• Challenge: Quote the lines below word for word, starting with the line that contains "From the photographic" and going on through the line that contains "6.65 metres".

• Exercise material:
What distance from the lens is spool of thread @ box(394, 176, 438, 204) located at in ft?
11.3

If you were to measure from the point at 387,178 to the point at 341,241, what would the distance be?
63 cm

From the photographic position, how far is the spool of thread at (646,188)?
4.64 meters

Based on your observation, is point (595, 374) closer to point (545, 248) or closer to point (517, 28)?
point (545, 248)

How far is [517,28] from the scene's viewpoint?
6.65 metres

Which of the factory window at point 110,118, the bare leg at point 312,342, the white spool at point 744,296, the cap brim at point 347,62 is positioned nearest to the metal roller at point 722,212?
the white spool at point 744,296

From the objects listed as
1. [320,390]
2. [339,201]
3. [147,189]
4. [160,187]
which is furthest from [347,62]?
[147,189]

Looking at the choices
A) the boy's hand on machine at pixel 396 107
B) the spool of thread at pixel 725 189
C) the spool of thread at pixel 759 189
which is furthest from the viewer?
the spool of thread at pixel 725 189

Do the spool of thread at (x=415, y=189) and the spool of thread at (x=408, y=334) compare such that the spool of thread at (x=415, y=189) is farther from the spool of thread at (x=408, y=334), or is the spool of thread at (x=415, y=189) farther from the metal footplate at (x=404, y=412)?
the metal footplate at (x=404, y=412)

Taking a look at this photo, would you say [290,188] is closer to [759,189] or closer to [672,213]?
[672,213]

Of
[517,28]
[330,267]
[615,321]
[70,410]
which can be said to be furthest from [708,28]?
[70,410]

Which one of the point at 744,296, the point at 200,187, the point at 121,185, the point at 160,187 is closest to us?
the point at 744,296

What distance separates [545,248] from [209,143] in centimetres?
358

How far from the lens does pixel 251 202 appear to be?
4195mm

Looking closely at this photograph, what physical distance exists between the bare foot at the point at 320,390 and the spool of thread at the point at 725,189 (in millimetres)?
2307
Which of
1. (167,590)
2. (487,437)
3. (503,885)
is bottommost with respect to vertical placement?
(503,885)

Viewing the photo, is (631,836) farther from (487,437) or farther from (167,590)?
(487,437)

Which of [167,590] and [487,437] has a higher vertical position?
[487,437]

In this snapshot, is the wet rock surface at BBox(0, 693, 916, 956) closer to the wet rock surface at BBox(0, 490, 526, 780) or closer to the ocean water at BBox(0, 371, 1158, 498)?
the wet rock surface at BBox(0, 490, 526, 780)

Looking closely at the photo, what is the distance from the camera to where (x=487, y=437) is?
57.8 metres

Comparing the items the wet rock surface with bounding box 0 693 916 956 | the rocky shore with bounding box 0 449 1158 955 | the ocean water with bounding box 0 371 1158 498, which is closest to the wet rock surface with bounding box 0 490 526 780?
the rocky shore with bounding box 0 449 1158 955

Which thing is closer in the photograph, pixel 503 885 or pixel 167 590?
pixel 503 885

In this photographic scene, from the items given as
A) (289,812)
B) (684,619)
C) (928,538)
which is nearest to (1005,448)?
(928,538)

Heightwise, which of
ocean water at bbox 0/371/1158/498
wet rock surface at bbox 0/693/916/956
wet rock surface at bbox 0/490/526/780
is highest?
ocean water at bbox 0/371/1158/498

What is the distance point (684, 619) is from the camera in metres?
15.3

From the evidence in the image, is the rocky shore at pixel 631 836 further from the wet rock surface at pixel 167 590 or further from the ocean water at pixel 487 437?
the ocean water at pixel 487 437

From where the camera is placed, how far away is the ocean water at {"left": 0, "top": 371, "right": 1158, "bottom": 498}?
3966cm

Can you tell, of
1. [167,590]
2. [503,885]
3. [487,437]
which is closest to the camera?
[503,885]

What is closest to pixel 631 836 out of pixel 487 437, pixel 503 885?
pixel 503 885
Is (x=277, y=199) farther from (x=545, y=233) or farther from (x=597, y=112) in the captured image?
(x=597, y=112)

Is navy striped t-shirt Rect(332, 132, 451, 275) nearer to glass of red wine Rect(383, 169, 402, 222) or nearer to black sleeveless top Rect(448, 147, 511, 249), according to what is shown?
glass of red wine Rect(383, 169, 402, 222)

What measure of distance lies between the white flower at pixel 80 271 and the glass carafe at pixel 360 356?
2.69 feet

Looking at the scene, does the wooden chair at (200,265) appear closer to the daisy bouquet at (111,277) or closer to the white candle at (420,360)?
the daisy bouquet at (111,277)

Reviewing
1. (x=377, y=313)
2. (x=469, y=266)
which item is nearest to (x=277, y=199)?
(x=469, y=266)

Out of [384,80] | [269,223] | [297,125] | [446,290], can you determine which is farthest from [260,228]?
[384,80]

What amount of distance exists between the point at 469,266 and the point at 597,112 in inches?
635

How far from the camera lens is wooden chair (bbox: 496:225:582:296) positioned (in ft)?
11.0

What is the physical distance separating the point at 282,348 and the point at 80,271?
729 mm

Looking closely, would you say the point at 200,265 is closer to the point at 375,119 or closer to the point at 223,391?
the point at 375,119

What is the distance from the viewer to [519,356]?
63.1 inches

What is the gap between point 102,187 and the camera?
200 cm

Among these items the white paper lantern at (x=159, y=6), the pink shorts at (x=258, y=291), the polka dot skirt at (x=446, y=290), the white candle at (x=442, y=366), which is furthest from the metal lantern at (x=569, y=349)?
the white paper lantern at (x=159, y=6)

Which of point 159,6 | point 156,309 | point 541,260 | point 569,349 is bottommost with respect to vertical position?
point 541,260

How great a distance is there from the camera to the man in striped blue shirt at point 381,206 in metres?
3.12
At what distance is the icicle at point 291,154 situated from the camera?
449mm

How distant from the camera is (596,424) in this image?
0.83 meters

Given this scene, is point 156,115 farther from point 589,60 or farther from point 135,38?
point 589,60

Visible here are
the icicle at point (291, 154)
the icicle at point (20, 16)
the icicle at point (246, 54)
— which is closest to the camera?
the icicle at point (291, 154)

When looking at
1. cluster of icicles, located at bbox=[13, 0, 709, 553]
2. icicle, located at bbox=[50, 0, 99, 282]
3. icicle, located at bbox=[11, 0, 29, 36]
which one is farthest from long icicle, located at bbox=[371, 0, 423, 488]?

• Solution to the exercise:
From the photographic position, how far is the spool of thread at (646,188)?
4.64 meters

Based on your observation, is point (595, 374) closer to point (545, 248) or closer to point (517, 28)?
point (545, 248)

How far is [517,28] from the scene's viewpoint?
6.65 metres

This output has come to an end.